140 Nigerians Deported from Libya Finally Arrives Lagos - Pictures
It was reported further that most of the deportees had been in detention in various Libyan prisons before they were released after the intervention of the International Organisation for Migration and the Nigerian embassy in Libya.

Speaking with correspondents, the spokesperson for NEMA, South-West zone, Ibrahim Farinloye, who confirmed the development, said:

“A total of 140 Nigerians were deported. While some of them were from the villages and hinterland, a lot of them were imprisoned. But they all had the desire to return home due to the ugly experiences they had.

“Their deportation was facilitated by the International Organisation for Migration and the Nigerian embassy in Libya. They took off from Libya around 12.30pm Nigerian time and arrived at 4.30pm. Of the 140 deportees, 74 were male adults, while 52 were female adults. We also had six unaccompanied underage, consisting five females and one male. There were four infants among the deportees. Three of the deportees had medical issues and had to be taken to the hospital.

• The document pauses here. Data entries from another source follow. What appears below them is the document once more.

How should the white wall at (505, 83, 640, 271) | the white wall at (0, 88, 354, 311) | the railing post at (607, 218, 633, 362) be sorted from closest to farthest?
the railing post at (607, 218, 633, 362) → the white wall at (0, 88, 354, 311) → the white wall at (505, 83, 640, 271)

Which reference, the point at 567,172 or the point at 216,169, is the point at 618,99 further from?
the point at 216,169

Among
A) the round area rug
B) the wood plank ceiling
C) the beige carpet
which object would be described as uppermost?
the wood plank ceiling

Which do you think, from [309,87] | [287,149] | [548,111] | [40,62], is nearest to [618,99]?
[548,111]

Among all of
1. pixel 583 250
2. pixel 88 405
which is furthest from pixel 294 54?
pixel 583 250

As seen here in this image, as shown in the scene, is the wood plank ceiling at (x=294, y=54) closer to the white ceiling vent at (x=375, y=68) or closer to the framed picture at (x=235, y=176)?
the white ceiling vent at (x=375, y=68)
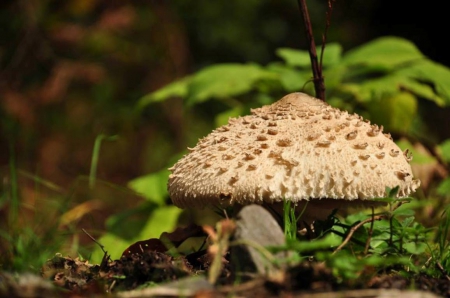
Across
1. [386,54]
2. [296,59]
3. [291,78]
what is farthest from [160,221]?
[386,54]

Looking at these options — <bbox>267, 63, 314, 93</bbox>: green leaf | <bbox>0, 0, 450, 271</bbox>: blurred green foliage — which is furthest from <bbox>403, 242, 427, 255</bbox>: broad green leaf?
<bbox>0, 0, 450, 271</bbox>: blurred green foliage

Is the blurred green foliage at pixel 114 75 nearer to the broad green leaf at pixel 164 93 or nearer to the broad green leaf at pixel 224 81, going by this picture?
the broad green leaf at pixel 164 93

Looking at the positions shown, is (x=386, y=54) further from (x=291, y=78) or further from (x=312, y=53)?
(x=312, y=53)

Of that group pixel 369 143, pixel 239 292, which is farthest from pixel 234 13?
pixel 239 292

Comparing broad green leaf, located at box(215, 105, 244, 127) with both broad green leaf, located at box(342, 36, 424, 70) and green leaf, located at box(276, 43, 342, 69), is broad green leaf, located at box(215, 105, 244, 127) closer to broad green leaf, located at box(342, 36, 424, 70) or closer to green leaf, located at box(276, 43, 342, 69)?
green leaf, located at box(276, 43, 342, 69)

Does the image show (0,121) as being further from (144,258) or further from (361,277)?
(361,277)

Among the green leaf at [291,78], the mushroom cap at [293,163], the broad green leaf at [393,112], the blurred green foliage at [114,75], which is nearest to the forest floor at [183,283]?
the mushroom cap at [293,163]

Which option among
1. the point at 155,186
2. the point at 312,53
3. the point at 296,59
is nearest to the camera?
the point at 312,53
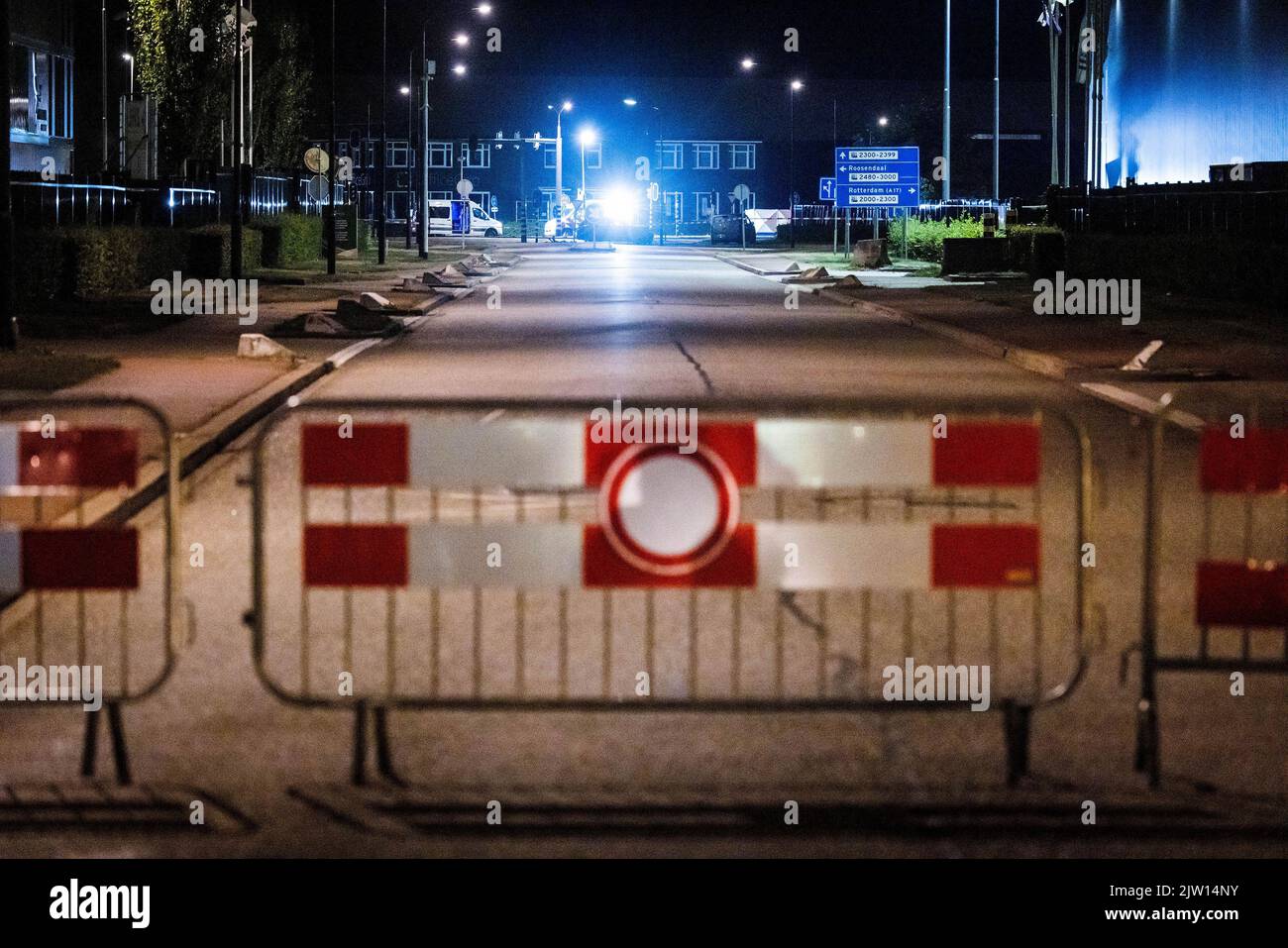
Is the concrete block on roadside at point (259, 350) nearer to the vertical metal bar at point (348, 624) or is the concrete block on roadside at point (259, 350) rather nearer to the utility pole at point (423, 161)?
the vertical metal bar at point (348, 624)

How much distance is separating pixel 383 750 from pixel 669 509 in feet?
4.31

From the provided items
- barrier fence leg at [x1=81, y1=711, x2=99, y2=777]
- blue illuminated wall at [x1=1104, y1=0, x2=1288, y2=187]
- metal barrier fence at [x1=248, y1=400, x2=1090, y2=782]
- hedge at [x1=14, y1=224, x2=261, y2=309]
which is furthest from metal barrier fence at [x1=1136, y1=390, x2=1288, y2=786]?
blue illuminated wall at [x1=1104, y1=0, x2=1288, y2=187]

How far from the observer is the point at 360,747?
718 centimetres

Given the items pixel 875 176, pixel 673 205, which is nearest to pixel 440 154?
pixel 673 205

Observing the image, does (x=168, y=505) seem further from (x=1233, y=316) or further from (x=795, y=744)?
(x=1233, y=316)

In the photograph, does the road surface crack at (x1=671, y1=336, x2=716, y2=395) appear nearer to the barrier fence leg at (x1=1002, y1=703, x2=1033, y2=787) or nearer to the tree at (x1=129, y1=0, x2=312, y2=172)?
the barrier fence leg at (x1=1002, y1=703, x2=1033, y2=787)

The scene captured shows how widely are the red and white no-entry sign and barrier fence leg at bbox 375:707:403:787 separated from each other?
2.20 feet

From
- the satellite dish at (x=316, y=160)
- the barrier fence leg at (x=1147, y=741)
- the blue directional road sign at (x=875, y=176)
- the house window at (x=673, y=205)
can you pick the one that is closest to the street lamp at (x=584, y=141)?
the house window at (x=673, y=205)

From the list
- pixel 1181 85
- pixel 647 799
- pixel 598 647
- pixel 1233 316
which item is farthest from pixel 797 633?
pixel 1181 85

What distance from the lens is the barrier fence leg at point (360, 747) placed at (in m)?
7.12

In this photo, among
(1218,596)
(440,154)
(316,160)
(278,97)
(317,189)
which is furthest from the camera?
(440,154)

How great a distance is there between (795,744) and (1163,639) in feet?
8.21

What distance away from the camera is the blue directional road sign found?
→ 6494cm

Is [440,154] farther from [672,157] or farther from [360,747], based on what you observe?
[360,747]
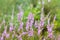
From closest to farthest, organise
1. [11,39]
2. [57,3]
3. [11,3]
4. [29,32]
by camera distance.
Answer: [29,32], [11,39], [57,3], [11,3]

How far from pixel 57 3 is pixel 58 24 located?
0.55 meters

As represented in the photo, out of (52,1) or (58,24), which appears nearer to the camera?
(58,24)

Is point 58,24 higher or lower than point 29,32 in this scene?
lower

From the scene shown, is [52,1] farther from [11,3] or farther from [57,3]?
[11,3]

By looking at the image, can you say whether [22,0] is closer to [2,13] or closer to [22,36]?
[2,13]

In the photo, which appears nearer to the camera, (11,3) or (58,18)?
(58,18)

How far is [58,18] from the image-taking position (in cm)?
468

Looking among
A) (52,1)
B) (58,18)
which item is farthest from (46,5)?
(58,18)

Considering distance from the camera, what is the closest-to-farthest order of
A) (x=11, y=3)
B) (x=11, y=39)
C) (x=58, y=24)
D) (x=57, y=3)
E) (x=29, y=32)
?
1. (x=29, y=32)
2. (x=11, y=39)
3. (x=58, y=24)
4. (x=57, y=3)
5. (x=11, y=3)

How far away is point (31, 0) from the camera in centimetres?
547

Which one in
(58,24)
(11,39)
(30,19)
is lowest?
(58,24)

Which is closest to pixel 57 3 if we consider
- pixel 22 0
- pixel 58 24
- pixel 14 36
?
pixel 58 24

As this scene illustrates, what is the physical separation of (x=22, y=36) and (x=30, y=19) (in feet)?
0.68

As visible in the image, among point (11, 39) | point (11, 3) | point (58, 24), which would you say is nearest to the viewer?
point (11, 39)
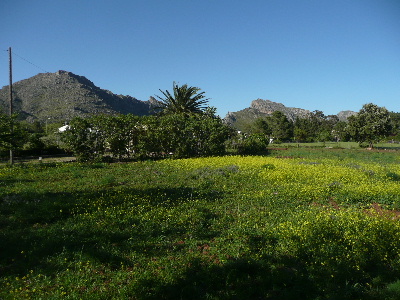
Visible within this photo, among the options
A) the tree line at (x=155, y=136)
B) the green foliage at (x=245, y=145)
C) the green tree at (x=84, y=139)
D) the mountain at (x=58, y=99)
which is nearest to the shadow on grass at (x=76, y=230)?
the tree line at (x=155, y=136)

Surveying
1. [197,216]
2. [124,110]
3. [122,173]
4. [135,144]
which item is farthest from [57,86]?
[197,216]

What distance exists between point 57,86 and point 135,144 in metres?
139

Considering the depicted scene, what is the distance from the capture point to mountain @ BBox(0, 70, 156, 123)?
356 feet

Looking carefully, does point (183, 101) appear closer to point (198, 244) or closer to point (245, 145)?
point (245, 145)

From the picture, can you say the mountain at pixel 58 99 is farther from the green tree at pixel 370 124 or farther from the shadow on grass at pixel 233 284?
the shadow on grass at pixel 233 284

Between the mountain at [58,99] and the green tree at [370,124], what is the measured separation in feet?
303

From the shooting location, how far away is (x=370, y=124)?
41219mm

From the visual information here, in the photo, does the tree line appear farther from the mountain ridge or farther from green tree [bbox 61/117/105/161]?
the mountain ridge

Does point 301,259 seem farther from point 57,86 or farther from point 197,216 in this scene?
point 57,86

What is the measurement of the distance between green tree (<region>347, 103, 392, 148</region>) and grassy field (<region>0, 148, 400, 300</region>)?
120 ft

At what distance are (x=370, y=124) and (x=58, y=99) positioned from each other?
131011mm

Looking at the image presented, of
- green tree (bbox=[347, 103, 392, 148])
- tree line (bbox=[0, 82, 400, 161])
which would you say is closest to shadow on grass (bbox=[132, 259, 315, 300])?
tree line (bbox=[0, 82, 400, 161])

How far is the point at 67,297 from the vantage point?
397 cm

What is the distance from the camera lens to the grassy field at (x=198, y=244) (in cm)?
430
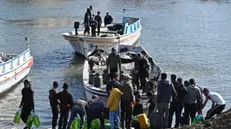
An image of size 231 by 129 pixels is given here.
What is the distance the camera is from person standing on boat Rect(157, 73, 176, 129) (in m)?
13.6

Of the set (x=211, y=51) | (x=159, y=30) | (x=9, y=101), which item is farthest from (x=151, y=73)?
(x=159, y=30)

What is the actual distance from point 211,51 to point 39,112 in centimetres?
1706

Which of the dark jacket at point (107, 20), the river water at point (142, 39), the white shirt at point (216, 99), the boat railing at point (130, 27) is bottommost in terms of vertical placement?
the river water at point (142, 39)

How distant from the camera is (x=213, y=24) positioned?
46.6 m

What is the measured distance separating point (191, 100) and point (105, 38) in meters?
14.3

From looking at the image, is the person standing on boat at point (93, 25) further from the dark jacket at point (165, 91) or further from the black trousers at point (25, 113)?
the dark jacket at point (165, 91)

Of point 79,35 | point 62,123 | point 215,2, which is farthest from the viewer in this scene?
point 215,2

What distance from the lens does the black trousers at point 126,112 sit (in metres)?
14.1

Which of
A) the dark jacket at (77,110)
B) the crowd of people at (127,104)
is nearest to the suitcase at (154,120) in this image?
the crowd of people at (127,104)

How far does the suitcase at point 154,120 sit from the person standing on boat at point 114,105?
2.97ft

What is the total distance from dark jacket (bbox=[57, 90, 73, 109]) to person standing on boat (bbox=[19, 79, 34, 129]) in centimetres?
85

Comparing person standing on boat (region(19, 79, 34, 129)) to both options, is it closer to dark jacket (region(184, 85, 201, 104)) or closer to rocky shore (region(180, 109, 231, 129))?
dark jacket (region(184, 85, 201, 104))

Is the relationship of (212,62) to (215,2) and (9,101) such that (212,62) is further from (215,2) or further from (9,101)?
(215,2)

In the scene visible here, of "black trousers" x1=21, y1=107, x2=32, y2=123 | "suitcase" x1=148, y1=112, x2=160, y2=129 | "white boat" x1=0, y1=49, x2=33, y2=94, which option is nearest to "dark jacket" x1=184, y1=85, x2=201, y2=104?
"suitcase" x1=148, y1=112, x2=160, y2=129
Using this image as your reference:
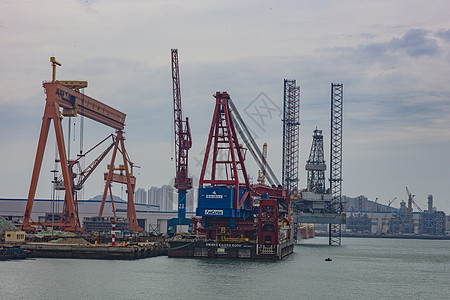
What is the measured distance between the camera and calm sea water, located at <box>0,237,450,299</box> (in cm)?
5338

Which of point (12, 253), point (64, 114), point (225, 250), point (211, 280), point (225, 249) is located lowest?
point (211, 280)

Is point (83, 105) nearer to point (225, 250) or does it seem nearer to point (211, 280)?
point (225, 250)

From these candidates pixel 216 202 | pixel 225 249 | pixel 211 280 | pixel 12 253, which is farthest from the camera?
pixel 216 202

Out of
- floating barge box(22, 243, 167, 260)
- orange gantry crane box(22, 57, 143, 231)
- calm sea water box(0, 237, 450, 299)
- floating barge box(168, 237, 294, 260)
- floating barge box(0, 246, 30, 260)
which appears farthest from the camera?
orange gantry crane box(22, 57, 143, 231)

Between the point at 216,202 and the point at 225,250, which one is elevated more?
the point at 216,202

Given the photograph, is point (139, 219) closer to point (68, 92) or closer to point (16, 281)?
point (68, 92)

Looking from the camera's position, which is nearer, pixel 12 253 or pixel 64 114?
pixel 12 253

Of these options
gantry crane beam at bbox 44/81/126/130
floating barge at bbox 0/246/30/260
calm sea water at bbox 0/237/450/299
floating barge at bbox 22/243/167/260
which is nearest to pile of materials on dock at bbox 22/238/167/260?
floating barge at bbox 22/243/167/260

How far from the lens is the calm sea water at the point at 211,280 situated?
5338 centimetres

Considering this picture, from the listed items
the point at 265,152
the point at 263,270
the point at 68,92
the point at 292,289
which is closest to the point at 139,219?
the point at 265,152

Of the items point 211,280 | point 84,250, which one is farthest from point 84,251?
point 211,280

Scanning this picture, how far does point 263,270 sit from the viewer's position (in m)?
70.5

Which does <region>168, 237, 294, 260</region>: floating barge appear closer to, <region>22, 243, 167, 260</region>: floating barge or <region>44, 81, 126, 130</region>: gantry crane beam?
<region>22, 243, 167, 260</region>: floating barge

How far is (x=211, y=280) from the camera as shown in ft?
201
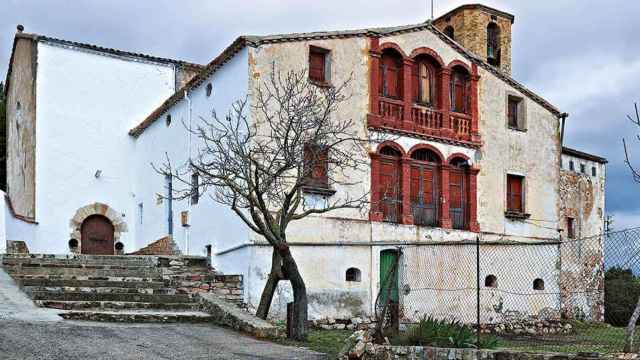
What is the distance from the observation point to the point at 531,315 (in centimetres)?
2273

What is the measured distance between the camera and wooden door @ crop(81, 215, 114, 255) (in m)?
26.2

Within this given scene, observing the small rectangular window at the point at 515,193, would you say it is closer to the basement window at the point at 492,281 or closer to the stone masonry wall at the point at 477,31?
the basement window at the point at 492,281

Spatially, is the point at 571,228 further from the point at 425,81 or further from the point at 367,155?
the point at 367,155

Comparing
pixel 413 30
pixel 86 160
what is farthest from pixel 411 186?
pixel 86 160

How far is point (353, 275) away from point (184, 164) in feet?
19.8

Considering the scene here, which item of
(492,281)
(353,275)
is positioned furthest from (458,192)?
(353,275)

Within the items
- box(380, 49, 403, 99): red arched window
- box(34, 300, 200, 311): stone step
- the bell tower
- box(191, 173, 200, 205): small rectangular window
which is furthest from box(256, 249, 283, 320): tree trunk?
the bell tower

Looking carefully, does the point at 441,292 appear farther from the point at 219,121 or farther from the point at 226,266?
the point at 219,121

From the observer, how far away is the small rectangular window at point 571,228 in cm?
2558

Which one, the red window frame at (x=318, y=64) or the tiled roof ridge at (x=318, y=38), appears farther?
the red window frame at (x=318, y=64)

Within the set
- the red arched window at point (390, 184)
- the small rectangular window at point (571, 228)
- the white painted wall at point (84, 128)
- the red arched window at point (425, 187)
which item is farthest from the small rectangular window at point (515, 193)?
the white painted wall at point (84, 128)

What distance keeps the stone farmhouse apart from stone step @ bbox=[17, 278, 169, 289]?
99.4 inches

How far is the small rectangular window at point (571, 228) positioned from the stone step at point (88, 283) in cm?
1451

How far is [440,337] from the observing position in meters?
11.1
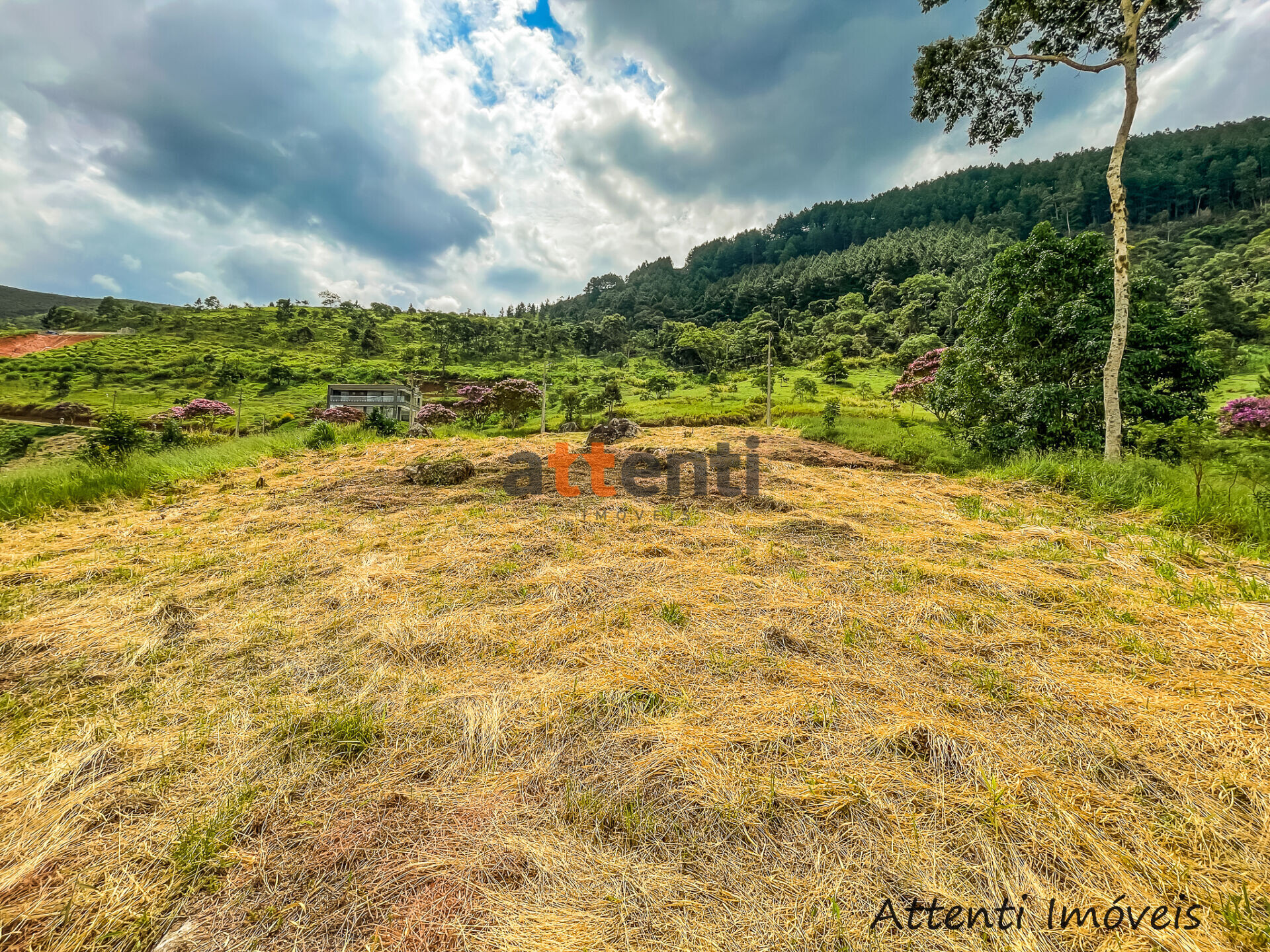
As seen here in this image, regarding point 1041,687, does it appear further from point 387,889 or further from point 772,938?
point 387,889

“Most of them dispersed to their various states — Benue, Edo, Anambra, Enugu — while we got six accommodated in hotels. Many of them left in two BRT buses for the Synagogue Church of All Nations.”

Farinloye said the deportees regretted their decision to travel abroad, and that they had sad tales to tell, adding that the NEMA DG challenged them to stay in Nigeria and contribute to the development of the country.

He said, “They said what they passed through was what they would never wish for their enemies. The DG told them that even Libya that they went to believe there is no place like Nigeria because Nigeria has the most liberal policies for foreigners. He told them to stay back in Nigeria and help in developing the country and we will soon overcome our challenges.”